Case in point: As I understand the rules, I am not in a state of communion, and to restore it I need to confess my sins and properly marry my Protestant wife of 33 years in the Church. To get me a proper excommunication you have to go through Pope Benny, and he’s not about to waste his time on a low-life like me. Excommunication is used on big-time offenders, or their subjects, for whom the ability to receive the Eucharist is seen as required so they can go to Heaven. Me? I don’t see the Consecration of the Host as being only in the hands (actually, the blessed thumbs and forefingers) of ordained priests, because, when trained in the ways of the sacrament of Extreme Unction, I was taught how to do it my own damned self. And we clarified that our own eventual damnation didn’t count if we were sincere when we did it. And sure, Pastor Steve isn’t particularly Catholic (I reserve “not at all Catholic” for Jews, Muslims, Baptists, Mormons, and Seventh-Day Adventists), but he’s damned close, uses the same ceremony (though I’ve missed the invocation of Sts Cosmas & Damian since barely past the updates in the vernacular of V2), and he “seems” to impart a “niceness” to the bread. And since we use Port, not some wimpy, non-fortified wine, I’m extra happy.

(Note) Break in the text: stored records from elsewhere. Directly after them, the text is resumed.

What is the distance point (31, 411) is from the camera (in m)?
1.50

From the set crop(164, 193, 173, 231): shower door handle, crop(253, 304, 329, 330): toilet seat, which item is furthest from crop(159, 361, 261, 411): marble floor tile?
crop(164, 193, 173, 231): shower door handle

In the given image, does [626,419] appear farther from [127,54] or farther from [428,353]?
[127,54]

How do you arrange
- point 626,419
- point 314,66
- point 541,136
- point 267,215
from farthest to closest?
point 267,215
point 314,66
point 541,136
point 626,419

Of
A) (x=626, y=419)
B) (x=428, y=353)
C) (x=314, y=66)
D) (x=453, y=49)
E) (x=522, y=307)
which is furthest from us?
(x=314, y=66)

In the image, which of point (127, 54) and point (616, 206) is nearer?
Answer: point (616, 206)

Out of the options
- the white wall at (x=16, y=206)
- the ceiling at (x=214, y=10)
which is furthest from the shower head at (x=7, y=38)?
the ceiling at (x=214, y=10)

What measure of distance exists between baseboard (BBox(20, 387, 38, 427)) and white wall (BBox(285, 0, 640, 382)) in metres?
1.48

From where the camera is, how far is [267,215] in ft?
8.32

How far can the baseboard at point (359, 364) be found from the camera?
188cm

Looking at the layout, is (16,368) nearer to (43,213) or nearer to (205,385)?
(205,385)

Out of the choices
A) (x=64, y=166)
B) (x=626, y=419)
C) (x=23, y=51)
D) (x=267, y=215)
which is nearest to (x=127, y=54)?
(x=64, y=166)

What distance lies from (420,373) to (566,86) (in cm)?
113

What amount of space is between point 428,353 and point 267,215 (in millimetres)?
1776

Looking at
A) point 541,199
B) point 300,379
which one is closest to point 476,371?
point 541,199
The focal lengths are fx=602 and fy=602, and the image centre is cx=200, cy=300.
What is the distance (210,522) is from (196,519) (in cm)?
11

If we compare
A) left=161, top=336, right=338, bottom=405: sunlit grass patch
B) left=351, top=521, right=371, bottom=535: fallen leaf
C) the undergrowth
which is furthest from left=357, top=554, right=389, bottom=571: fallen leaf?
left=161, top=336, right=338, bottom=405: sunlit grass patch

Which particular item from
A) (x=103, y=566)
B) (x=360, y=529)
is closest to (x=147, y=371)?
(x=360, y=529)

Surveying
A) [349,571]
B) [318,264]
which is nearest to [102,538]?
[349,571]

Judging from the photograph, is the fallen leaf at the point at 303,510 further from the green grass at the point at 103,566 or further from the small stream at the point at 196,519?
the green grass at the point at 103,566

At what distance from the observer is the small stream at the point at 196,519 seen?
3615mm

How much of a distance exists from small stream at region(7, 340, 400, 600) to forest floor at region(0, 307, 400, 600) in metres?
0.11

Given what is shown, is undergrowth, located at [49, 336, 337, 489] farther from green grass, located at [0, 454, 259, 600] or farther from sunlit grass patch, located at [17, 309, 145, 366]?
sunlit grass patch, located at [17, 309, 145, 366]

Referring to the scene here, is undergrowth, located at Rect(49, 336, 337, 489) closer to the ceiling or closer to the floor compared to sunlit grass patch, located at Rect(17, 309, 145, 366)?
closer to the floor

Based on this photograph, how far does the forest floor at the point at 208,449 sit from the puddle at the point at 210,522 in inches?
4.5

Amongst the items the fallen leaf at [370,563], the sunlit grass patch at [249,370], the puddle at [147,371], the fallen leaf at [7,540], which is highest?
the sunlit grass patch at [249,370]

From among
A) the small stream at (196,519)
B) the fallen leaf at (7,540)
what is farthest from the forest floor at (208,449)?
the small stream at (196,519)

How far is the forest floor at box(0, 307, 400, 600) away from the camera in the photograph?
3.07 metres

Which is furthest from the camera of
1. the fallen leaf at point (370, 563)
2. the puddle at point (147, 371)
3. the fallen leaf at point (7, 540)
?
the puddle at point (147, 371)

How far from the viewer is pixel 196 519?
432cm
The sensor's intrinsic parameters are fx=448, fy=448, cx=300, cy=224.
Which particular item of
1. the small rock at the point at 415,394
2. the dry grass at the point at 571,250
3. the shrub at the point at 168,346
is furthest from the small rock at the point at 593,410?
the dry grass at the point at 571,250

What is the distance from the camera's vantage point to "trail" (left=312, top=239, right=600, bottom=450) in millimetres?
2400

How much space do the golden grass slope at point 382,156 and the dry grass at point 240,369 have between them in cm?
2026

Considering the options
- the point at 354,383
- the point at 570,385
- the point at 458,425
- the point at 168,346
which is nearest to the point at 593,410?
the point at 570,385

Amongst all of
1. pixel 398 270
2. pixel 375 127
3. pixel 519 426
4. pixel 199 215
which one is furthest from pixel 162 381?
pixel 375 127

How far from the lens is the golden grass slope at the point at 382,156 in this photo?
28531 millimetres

The Code of Canon Law most recently revised in 1983. It is pretty comprehensive, although there may be nooks and crannies that are missed, based on an assumption that one is aware of all the previous revisions along with case law. (Law is law and there are precedents and distinctions that occur in the actual implementation of the law in courts, just as with any civil code.)
What if I disown what I perceive as the caricatures of Jesus, and, furthermore, refuse to pledge alleigance/love to what is essentially a label, a meaningless series of syllables?
God looks at the heart, a caricature of Jesus is a object, and a idol, which is really nothing at all. Here is a way of looking at it:
A father gives one son a teddy bear, that son loves his father though that bear, when he holds the bear he feels the love of his father. This is a use of a object which I believe is OK and scripturally supportable
A father gives another son a teddy bear, that son rejects the teddy bear but still loves his father, again IMHO ok and scripturally supportable
A father gives a 3rd son a teddy bear, and that son places that bear ahead of his father. not wanting to be with his father but with that bear instead, now we get into problems.
Since everything comes from God and everything is God’s, is it God who gave you the bear regardless of the actual person who gives it to you, but it is how you take it that makes a difference.
Worship is personal, along with God’s relationship with us. If you don’t want to worship at a caricature of Jesus that’s fine for you and where you are in your faith, just as long as you are worshiping God in the way you know how to. This goes for prayers as well, if you don’t agree with them, that’s fine, though I would look into why you disagree, but as long as you are able to have a conversation with your Father that’s what He wants.
What if the teddy bear is cute and cuddly and has never done the boy any harm, but the father is into mass destruction, genocide on a planetary scale and punishment that far outweighs the transgression?